TASK REQUIREMENTS:
Rewrite the entries as a numbered list, starting at the first line and ending at the line containing "legend list? 2". Leave out blank lines.

================================

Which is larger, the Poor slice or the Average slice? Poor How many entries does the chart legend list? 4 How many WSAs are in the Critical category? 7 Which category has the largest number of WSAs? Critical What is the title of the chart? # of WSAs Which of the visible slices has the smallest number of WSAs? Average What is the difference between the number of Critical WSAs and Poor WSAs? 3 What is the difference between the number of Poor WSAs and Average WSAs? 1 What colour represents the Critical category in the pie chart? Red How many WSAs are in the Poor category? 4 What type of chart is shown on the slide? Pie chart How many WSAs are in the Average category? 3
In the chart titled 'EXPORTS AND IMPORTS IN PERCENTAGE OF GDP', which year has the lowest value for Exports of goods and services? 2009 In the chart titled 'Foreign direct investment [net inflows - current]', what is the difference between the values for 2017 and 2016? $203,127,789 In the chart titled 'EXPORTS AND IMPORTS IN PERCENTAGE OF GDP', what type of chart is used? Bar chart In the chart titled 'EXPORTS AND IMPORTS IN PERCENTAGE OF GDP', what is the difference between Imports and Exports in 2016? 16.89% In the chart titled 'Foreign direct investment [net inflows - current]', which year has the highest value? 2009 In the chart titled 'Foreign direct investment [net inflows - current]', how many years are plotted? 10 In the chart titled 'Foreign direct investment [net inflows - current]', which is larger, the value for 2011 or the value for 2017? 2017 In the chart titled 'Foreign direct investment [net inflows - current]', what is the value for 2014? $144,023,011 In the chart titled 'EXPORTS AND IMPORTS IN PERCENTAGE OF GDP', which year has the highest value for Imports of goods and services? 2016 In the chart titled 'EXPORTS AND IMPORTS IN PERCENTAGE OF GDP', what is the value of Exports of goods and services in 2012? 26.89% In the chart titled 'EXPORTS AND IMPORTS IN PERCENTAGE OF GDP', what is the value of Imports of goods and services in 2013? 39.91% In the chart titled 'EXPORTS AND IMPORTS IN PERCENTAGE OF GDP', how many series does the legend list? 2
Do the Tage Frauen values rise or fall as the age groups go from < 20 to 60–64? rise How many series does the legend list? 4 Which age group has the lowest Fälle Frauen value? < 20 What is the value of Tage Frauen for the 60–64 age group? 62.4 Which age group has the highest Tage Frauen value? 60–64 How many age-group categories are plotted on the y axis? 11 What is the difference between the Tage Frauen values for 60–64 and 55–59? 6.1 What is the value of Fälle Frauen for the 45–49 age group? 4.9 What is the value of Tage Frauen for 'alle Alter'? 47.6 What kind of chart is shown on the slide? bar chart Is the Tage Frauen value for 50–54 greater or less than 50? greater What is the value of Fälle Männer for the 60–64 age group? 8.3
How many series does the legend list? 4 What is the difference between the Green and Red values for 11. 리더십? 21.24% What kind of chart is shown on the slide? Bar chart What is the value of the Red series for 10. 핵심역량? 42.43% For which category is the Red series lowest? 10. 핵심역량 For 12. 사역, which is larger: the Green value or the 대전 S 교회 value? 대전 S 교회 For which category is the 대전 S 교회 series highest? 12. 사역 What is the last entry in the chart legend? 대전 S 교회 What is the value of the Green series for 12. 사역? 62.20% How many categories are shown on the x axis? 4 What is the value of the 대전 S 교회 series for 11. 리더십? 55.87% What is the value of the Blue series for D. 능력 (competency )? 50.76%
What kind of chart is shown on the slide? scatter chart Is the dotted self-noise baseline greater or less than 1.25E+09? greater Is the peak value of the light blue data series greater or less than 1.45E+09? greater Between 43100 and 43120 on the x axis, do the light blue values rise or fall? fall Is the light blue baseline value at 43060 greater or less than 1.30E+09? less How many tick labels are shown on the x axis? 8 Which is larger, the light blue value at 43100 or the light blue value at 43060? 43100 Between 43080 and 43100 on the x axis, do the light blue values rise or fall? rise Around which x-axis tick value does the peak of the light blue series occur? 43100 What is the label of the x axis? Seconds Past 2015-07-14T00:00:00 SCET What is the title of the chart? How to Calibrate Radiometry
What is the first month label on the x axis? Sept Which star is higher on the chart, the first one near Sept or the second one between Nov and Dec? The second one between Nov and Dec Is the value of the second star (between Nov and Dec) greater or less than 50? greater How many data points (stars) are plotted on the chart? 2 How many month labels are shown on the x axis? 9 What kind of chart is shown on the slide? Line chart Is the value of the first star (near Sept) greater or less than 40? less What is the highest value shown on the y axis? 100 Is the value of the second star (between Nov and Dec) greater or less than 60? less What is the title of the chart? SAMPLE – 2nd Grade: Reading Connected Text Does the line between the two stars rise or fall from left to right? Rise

================================

TASK OUTPUT:
1. Which is larger, the Poor slice or the Average slice? Poor How many entries does the chart legend list? 4 How many WSAs are in the Critical category? 7 Which category has the largest number of WSAs? Critical What is the title of the chart? # of WSAs Which of the visible slices has the smallest number of WSAs? Average What is the difference between the number of Critical WSAs and Poor WSAs? 3 What is the difference between the number of Poor WSAs and Average WSAs? 1 What colour represents the Critical category in the pie chart? Red How many WSAs are in the Poor category? 4 What type of chart is shown on the slide? Pie chart How many WSAs are in the Average category? 3
2. In the chart titled 'EXPORTS AND IMPORTS IN PERCENTAGE OF GDP', which year has the lowest value for Exports of goods and services? 2009 In the chart titled 'Foreign direct investment [net inflows - current]', what is the difference between the values for 2017 and 2016? $203,127,789 In the chart titled 'EXPORTS AND IMPORTS IN PERCENTAGE OF GDP', what type of chart is used? Bar chart In the chart titled 'EXPORTS AND IMPORTS IN PERCENTAGE OF GDP', what is the difference between Imports and Exports in 2016? 16.89% In the chart titled 'Foreign direct investment [net inflows - current]', which year has the highest value? 2009 In the chart titled 'Foreign direct investment [net inflows - current]', how many years are plotted? 10 In the chart titled 'Foreign direct investment [net inflows - current]', which is larger, the value for 2011 or the value for 2017? 2017 In the chart titled 'Foreign direct investment [net inflows - current]', what is the value for 2014? $144,023,011 In the chart titled 'EXPORTS AND IMPORTS IN PERCENTAGE OF GDP', which year has the highest value for Imports of goods and services? 2016 In the chart titled 'EXPORTS AND IMPORTS IN PERCENTAGE OF GDP', what is the value of Exports of goods and services in 2012? 26.89% In the chart titled 'EXPORTS AND IMPORTS IN PERCENTAGE OF GDP', what is the value of Imports of goods and services in 2013? 39.91% In the chart titled 'EXPORTS AND IMPORTS IN PERCENTAGE OF GDP', how many series does the legend list? 2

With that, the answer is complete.